Compare altresì nelle patologie edematose che comportano un aumento della pressione atriale e ventricolare (cirrosi epatica, ipertensione polmonare, angina instabile, ascite, insufficienza renale).

Dettagli sullo studio e nesso con il mesotelioma

Gli esami hanno coinvolto due gruppi di pazienti affetti da mesotelioma pleurico maligno, che avevano versamenti e lesioni evidenti sulla membrana che copre i polmoni.
I ricercatori hanno quindi misurato i livelli di BNP nel liquido e nel sangue durante la prima procedura per drenare il liquido dal torace, senza ulteriori valutazioni, dopo trattamenti come la chemioterapia.
Inoltre hanno analizzato il sangue e il liquido pleurico per determinare le caratteristiche chimiche e cellulari.
Per controllare la funzione del cuore e dello stato fisico, i pazienti sono stati sottoposti a esami come l’ecocardiogramma, utilizzando un sistema di punteggio chiamato ECOG PS, che aiuta a comprendere quanto essi siano in grado di svolgere normali attività quotidiane.
Tra i dati raccolti, fattori come l’età, il sesso, lo spessore del tumore e altri indicatori chimici che spesso influenzano la sopravvivenza dei pazienti affetti da MPM.
In aggiunta, sfruttando dati raccolti dal Cancer Genome Atlas, un progetto atto a creare un catalogo delle mutazioni genetiche responsabili del cancro, il team ha studiato altri fattori.

Tra tutti, come i diversi livelli di BNP, sia nel liquido sia nel sangue, potessero influenzare la prognosi di questi pazienti affetti da mesotelioma pleurico maligno.


Obiettivo dello studio

L’obiettivo dello studio era quello di valutare la sopravvivenza a uno e due anni, analizzando anche l’espressione genica correlata al BNP.

Risultato?
Si è osservato che pazienti con livelli più elevati di BNP nel liquido pleurico tendevano a presentare una sopravvivenza più breve rispetto a quelli con livelli inferiori.

Differenza che potrebbe diventare un marker fondamentale per distinguere il MPM da altre malattie che coinvolgono il liquido pleurico.
Ma il punto chiave della scoperta è che le cellule tumorali stesse potrebbero produrre il BNP.

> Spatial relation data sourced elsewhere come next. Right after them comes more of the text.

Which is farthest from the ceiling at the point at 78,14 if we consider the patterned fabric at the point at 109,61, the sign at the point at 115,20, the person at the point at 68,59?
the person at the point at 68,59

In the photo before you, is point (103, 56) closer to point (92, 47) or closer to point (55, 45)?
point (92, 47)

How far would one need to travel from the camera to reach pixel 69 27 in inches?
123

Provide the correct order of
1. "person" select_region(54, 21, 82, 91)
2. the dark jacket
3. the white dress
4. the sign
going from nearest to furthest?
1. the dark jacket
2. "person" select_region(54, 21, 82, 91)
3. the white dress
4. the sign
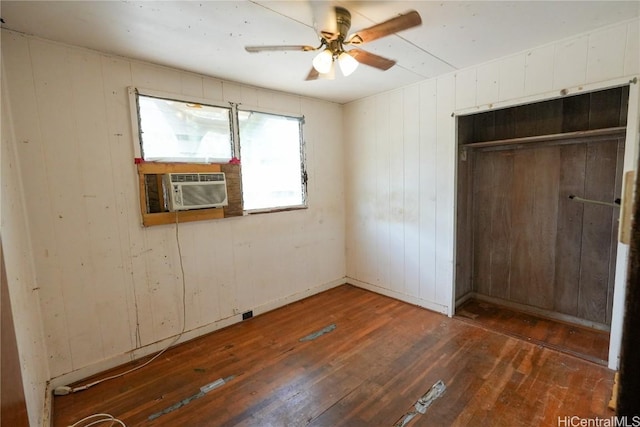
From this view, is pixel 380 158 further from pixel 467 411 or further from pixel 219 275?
pixel 467 411

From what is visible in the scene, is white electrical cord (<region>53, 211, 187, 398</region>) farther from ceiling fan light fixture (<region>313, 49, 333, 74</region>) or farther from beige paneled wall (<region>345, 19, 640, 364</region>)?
beige paneled wall (<region>345, 19, 640, 364</region>)

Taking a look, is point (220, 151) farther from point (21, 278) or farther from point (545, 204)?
point (545, 204)

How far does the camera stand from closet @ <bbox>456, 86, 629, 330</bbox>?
103 inches

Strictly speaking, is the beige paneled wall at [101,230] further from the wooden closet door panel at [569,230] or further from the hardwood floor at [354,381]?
the wooden closet door panel at [569,230]

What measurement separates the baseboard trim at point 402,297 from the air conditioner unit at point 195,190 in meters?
2.13

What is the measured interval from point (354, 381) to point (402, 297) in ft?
5.15

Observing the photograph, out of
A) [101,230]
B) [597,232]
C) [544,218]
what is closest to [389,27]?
[101,230]

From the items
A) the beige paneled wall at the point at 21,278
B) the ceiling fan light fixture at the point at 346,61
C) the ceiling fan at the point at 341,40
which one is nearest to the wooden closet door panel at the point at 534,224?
the ceiling fan at the point at 341,40

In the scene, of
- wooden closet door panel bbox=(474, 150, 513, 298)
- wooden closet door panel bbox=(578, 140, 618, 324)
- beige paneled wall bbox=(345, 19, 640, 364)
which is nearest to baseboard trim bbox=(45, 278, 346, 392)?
beige paneled wall bbox=(345, 19, 640, 364)

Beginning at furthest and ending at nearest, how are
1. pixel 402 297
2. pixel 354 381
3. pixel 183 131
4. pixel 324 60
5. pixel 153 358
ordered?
pixel 402 297 → pixel 183 131 → pixel 153 358 → pixel 354 381 → pixel 324 60

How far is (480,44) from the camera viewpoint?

Cosa che apre la strada a ulteriori indagini sulla biologia e sulle potenziali strategie di trattamento per questa infausta malattia asbesto correlata.
«Questa scoperta è importante perchè mostra un potenziale legame tra la produzione di questa sostanza e la sopravvivenza dei pazienti affetti da MPM», spiegano i ricercatori.
Lo studio è stato riportato sulla rivista Thoracic Oncology in the era of precision medicine.